What is kidney failure?
Kidney failure, also known as renal failure, results from the inability of the kidneys to function properly. When they are healthy, kidneys perform several functions including removing the waste products of metabolism from your pet’s blood, regulating the volume and composition of body fluids, producing hormones that stimulate production of red blood cells, and controlling blood pressure.

There are two kinds of kidney failure. The first is known as CHRONIC KIDNEY FAILURE, which occurs when the kidneys can no longer perform the crucial functions previously listed. In this case, kidney function decreases slowly over a long period of time, which means the physical signs may appear gradually.
The second type is known as ACUTE KIDNEY FAILURE. It is characterized by an abrupt decline in kidney function. These changes negatively impact almost every system in the body. The physical signs are more dramatic with this form because the kidney function declines quickly.

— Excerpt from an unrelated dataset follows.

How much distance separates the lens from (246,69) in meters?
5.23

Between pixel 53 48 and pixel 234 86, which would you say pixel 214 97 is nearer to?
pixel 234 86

What are the causes of kidney failure?
There are many possible causes of kidney failure, but the most common is that the kidneys simply “wear out” due to age. Other potential causes of failure include ingestion of toxic substances (including antifreeze, some anti-inflammatory drugs and certain types of antibiotics. In addition, some types of infections may cause kidney function to decline.

What are the physical signs my pet might experience?
Any of the following signs may be indicators of kidney failure:

  • Excessive drinking
  • Increased urination
  • Lethargy
  • Vomiting
  • Inappetance (decline of appetite)
  • Weakness
  • Depression
  • Weight loss or muscle wasting

How is kidney failure treated?
Tests are necessary to diagnose acute and chronic kidney failure and to rule out other diseases. Blood and urine samples are used to test for values related to various kidney functions and to make sure that infection is not the cause of the physical signs of disease.
Acute kidney failure is potentially reversible, whereas chronic failure is not. Pets experiencing chronic failure may not respond to treatment at all or may live another few months or even years. An acute problem can become a chronic problem. We can differentiate between acute and chronic failure based on history, physical examination and laboratory testing. A kidney biopsy may be required to give an accurate prognosis for your pet’s life expectancy.

Kidney transplants are available for cats that pass qualification testing. Transplants in dogs have been much more difficult to accomplish successfully due to severe rejection issues.
Both forms of kidney failure can be life-threatening conditions requiring hospitalization.

Treatment may include:

  • Intravenous fluids
  • Medication for high blood pressure
  • Special diets
  • Supportive care / hospitalization
  • Anti-vomiting/nausea medications
  • Medications for anemia
  • Potassium supplementation
  • Phosphate binders
  • anti-ulcer medications

After your pet leaves the hospital, testing should be repeated at regular intervals per our staff doctor's recommendations. Following the care instructions and working closely with our staff will give your pet a better quality of life during treatment and often helps prolong the life of your special friend.